Donald Trump, candidat à la présidence des États-Unis, a été blessé par un tir lors d’un meeting à Butler, Pennsylvanie. Touché à l’oreille, il a rapidement repris son discours sous les acclamations de ses partisans.

Donald Trump a été la cible d’une tentative d’assassinat lors d’un meeting à Butler, en Pennsylvanie. Alors qu’il venait de commencer son discours, un coup de feu a retenti dans l’assistance. Les agents de sécurité de l’ancien président se sont immédiatement interposés pour le protéger. Trump, malgré une blessure à l’oreille et le visage en sang, s’est relevé en levant le poing et en scandant « Fight ! Fight ! » sous les acclamations de ses partisans criant « USA ! USA ! ».

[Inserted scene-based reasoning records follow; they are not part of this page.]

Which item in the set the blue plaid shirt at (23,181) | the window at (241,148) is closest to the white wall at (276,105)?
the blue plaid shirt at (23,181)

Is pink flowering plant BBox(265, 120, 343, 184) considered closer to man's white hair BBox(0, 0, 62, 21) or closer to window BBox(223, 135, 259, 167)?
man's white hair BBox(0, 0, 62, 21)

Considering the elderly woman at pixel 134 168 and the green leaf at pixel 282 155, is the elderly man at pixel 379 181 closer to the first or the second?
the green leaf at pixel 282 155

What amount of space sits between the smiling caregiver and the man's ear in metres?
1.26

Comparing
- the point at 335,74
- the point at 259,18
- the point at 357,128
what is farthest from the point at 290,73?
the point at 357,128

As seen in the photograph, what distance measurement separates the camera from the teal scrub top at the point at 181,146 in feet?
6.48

Évacué par ses agents de sécurité, Donald Trump a été examiné par un médecin sur place. La balle a traversé le haut de son oreille, comme il l’a confirmé sur son réseau social quelques heures après l’incident. Ses jours ne sont pas en danger. « Il est incroyable qu’un tel acte puisse se produire dans notre pays », a-t-il déclaré.

L’assaillant, identifié par le FBI comme Thomas Matthew Crooks, un jeune homme de 20 ans originaire de Bethel Park, a été tué par les forces de l’ordre. Selon les médias américains, il a tiré depuis un toit à l’extérieur du rassemblement. Un participant au meeting a également été tué et deux autres personnes blessées. Les services secrets américains et le FBI poursuivent leur enquête.

Cet incident a suscité une vague de soutien pour Donald Trump, malgré ses implications judiciaires, notamment l’affaire Stormy Daniels. De nombreuses personnalités, dont Joe Biden, Barack Obama et Elon Musk, ont réagi à cet événement.

Il s’agissait du dernier meeting de Donald Trump avant la convention républicaine, où il doit être officiellement investi candidat du Parti républicain face au président sortant, Joe Biden, pour l’élection de novembre. Trump a assuré qu’il participerait à la convention.